Corona/Plasma/Flame

Quick Start

The surface energy effects of corona/plasma/flame treatments are irrelevant to adhesion. So what are we really trying to do with them and how, if at all, do they differ?

Adhesion Science Surface Energy is weak

Although there are plenty of differences between corona, plasma and flame treaters, for the purposes of this page they are considered to be the same. We all know that each of them can be used to improve adhesion to "difficult" surfaces such as polyethylene (PE). What is rather shameful is that for decades everyone has used a classical logical fallacy to explain why these treatments work. It goes like this:

  1. Nothing sticks to PE
  2. PE has low surface energy
  3. Corona/Plasma/Flame increases the surface energy
  4. The treatments also increase the adhesion
  5. "Therefore" (and this is the logical fallacy) the adhesion has increased because of the higher surface energy

It should be unnecessary to repeat the reasons why this is a logical fallacy. But the myth that adhesion increases because of increased surface energy refuses to die. So here they are yet again:

  1. The increase (from 32-42 dyne/cm) would give from surface energy logic only a 42/32 increase in adhesion, yet the real increases can be orders of magnitude
  2. 42 dyne/cm is 1000x too small to provide significant practical adhesion
  3. JKR measurements show that typical surface energy measurements of corona treated PE don't even give the right numbers!
  4. PET film has the same surface energy as PVC yet it is very hard to stick to PET film
  5. Amorphous PET has the same surface energy as PET film but is easy to stick to
  6. Corona treatment of primed PET increases the surface energy but destroys the adhesion by destroying the primer

Another logical mis-step is to ascribe the increase in adhesion to extra surface area (the effect is trivial) or extra functionality (the adhesion increases are large even for inks/coatings that cannot chemically react with the extra functionality).

The real explanation is simple. The treatment "opens up" the crystalline surface of the PE making it more amenable to intermingling/entanglement and also making it more "dissipative". As described in the Adhesibility page this explanation is simple, testable, powerful. If the world of adhesion had put a fraction of the effort wasted on surface energy into performing adhesibility tests using, say, nanoindenters, we'd all be much better off and I wouldn't have to spend so much time explaining why the surface energy explanation is so unhelpful.

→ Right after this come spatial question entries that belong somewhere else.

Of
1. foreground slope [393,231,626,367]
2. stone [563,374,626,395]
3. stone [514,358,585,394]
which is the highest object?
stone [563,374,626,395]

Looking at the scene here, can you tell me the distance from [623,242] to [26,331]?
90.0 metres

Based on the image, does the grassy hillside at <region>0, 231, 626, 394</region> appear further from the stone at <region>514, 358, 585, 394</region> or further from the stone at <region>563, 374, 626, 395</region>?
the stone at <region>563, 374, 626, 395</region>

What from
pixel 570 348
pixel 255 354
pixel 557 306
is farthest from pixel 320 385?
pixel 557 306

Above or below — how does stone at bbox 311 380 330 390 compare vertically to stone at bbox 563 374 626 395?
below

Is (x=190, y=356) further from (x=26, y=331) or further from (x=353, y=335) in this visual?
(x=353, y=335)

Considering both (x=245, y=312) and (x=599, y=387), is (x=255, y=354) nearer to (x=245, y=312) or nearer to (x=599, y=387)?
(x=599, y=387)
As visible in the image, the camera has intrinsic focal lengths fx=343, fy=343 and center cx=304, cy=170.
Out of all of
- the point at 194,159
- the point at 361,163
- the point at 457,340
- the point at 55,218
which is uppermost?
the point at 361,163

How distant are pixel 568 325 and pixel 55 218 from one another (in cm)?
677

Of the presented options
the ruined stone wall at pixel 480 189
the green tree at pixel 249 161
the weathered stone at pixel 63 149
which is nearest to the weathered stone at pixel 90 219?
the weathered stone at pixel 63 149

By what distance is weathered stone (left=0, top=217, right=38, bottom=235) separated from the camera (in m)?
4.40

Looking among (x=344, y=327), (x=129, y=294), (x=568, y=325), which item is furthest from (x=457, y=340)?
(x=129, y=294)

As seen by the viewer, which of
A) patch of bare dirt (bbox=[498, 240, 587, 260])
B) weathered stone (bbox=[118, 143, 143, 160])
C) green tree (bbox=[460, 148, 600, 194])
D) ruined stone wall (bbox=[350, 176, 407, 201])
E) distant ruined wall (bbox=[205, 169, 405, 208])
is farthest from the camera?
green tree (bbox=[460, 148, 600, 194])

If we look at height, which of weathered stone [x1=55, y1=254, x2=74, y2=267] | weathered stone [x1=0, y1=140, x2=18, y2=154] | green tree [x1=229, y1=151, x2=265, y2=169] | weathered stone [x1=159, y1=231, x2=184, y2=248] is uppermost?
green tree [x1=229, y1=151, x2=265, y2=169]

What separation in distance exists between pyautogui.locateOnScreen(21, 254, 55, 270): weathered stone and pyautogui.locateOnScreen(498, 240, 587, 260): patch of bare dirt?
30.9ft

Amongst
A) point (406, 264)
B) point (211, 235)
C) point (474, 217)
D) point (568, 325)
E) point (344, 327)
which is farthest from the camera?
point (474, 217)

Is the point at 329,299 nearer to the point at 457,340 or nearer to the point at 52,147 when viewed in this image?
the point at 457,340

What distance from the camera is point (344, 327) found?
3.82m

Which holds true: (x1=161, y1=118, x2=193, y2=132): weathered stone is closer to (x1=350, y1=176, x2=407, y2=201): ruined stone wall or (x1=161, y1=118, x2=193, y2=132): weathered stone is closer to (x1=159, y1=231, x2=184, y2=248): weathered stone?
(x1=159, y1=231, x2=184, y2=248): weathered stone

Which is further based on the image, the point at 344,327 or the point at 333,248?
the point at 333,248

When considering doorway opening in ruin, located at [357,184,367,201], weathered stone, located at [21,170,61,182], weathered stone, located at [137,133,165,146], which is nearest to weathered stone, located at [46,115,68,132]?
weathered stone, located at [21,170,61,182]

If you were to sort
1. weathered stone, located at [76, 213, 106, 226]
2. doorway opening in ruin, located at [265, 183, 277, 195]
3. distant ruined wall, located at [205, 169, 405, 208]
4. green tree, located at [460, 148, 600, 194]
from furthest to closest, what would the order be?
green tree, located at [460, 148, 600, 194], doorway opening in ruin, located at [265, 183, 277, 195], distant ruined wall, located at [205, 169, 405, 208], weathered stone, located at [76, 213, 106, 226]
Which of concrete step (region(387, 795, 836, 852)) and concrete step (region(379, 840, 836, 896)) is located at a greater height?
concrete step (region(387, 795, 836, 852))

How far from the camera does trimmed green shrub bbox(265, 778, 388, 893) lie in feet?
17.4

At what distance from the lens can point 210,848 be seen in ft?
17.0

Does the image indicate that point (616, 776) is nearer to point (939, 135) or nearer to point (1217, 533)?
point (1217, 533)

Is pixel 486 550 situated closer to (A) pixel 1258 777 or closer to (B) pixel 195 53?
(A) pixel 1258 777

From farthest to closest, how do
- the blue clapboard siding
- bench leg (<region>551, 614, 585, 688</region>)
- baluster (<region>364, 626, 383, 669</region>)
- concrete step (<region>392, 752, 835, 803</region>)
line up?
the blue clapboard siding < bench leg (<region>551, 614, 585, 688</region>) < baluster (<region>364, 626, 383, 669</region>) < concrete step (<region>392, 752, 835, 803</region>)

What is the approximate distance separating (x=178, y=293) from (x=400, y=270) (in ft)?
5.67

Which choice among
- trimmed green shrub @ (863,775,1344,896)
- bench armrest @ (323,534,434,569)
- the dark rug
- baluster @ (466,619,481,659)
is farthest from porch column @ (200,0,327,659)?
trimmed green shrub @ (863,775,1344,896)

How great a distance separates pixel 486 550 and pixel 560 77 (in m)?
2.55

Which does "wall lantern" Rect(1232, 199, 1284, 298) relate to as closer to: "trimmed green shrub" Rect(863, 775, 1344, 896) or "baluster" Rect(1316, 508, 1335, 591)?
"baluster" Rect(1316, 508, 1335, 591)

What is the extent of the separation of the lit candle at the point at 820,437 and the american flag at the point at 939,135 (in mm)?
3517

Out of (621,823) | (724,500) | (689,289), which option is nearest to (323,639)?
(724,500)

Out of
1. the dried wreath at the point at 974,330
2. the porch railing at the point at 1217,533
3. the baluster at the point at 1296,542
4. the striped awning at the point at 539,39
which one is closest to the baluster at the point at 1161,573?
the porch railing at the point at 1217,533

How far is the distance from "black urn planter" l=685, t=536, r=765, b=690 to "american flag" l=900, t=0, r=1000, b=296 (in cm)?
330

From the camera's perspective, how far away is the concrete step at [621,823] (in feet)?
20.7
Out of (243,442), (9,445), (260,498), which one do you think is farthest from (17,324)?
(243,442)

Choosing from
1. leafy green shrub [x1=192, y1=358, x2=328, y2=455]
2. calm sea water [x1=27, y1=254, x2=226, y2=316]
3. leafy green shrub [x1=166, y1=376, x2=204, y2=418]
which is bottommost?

Excimer lasers and xenon flashes

Much less well known than corona etc. is the use of excimer lasers or xenon flash exposures (e.g. by 3M and Hoechst) to heat the top few nm of the surface in a super-short time which then cools rapidly to an amorphous state. This gives essentially the same adhesion boost as corona etc. with provably no change in surface functionality - because there are no radical reactions to add hydroxyls, carbonyls etc. Of course this doesn't work for cases where chemical functionality is required (e.g. for adhesion to PEI primers), but it makes the point that a lot or most of the adhesion boosting is from rendering the surfaces amorphous.